Kilukkam Kilukilukkam is a 2006 Indian Malayalam-language romantic comedy film directed by Sandhya Mohan and written by Udayakrishna-Siby K. Thomas. It is a sequel to the 1991 film Kilukkam. The film stars a new cast of Kunchacko Boban, Jayasurya, and Kavya Madhavan while Jagathy Sreekumar and Innocent reprised their roles from the original and Mohanlal appears in an extended cameo role. Mammukoya reprises his role as Gafoor Ka Dosth from Nadodikkattu.

==Plot==

Chandini sees her father, Krishnadas, Mayor of Kochi, being killed by the rivals, but manages to escape from them and comes to Ooty. The needle of suspicion falls on Roychan and his friend, Appachan. So they move to Ooty to escape. Meanwhile, Balu and Ponnappan see a piece of missing child information and go to Ooty expecting her parents to give them money. Nischal, captivated by the beauty of Chandini, is also in Ooty trying to impress her. Meanwhile, Chandini goes missing. The rest of the story is about how Joji gets involved and leads the team to trace and save Chandini.

==Cast==

It also features cameo-esque footage of some actors involved in Priyadarshan's film Chup Chup Ke, during the pre-opening scene of the film—Shahid Kapoor, Kareena Kapoor, Sunil Shetty, and Shakti Kapoor.

==Production==
The film is a sequel to the 1991 film Kilukkam directed by Priyadarshan. It was earlier titled Angamaliyile Pradhanamanthri based on a dialogue from Kilukkam.

== Soundtrack ==
The film's soundtrack contains four songs, and the lyrics were written by Bichu Thirumala and Gireesh Puthenchery.

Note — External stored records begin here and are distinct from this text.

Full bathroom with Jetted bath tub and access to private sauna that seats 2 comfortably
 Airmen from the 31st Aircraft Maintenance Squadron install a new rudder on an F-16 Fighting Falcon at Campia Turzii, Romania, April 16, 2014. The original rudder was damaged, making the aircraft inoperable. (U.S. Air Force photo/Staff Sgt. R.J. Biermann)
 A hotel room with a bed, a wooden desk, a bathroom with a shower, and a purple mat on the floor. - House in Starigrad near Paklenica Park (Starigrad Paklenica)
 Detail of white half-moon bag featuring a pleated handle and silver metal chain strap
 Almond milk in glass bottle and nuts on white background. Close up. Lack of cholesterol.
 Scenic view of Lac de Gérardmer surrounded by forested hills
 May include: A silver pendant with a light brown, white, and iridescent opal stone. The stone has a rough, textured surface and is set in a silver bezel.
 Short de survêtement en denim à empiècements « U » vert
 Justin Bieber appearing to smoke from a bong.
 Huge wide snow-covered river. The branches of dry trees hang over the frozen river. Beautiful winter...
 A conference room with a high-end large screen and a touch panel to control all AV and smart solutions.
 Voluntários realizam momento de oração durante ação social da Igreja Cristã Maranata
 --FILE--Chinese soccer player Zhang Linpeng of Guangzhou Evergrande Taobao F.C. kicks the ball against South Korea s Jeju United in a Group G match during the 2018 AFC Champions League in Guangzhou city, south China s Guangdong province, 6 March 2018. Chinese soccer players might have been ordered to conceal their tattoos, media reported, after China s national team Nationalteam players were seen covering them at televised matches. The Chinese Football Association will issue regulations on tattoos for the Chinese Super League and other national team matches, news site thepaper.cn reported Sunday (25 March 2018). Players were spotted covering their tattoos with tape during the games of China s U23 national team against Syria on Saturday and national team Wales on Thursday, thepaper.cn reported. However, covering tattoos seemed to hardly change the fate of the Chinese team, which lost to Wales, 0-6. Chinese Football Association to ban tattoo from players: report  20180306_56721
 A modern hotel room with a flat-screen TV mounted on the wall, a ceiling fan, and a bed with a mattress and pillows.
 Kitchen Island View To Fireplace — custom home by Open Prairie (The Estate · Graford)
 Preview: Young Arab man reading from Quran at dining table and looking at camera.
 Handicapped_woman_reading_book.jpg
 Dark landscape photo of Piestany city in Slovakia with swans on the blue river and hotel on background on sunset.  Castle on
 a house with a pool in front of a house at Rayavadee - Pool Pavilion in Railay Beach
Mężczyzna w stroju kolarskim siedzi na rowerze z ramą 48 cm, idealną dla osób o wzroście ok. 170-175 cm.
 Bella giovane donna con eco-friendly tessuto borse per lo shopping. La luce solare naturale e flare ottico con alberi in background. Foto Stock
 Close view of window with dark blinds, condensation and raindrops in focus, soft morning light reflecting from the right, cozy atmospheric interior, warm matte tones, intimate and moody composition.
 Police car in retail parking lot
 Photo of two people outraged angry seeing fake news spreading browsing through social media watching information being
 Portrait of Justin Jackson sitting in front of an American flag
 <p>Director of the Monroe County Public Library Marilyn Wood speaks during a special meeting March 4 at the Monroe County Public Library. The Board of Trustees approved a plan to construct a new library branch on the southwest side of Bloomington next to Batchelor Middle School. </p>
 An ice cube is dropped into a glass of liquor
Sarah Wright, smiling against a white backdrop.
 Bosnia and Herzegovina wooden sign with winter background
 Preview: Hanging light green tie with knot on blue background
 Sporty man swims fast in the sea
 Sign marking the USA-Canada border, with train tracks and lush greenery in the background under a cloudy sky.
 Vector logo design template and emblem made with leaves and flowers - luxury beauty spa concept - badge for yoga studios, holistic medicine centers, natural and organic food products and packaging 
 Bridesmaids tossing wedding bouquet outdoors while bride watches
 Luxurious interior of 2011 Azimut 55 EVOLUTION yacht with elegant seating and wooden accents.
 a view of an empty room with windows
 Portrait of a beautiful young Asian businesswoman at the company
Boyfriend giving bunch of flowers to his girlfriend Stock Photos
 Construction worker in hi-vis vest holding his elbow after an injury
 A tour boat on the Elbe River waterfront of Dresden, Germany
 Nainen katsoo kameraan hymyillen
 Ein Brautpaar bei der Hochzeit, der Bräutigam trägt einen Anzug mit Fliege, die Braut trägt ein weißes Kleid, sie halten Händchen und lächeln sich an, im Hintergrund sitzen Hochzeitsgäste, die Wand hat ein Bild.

| No. | Title | Composer | Singer(s) |
|---|---|---|---|
| 1 | "Kilukilppamparam (Resung from Kilukkam)" | S. P. Venkatesh | M. G. Sreekumar |
| 2 | "Kilukkam Kilukilukkam" | Deepak Dev | Vineeth Sreenivasan, Chorus |
| 3 | "Kilukilukkam Kilukilukkam" | Deepak Dev | M. G. Sreekumar, K. S. Chitra |
| 4 | "Innoru Paattonnu Paadaan" | Deepak Dev | Ranjith Govind, Benny Dayal, Smitha, Arjun Sasi |

== Reception ==
A critic from Nowrunning wrote that "Over all, the film is nothing to write home about". A critic from Indiaglitz wrote that "Kilukkam, the film's parent of sorts, was a milestone in Malayalam cinema. But Kilukkam Kilukilukkam is almost a farce with mindless burlesque and silly caricaturing".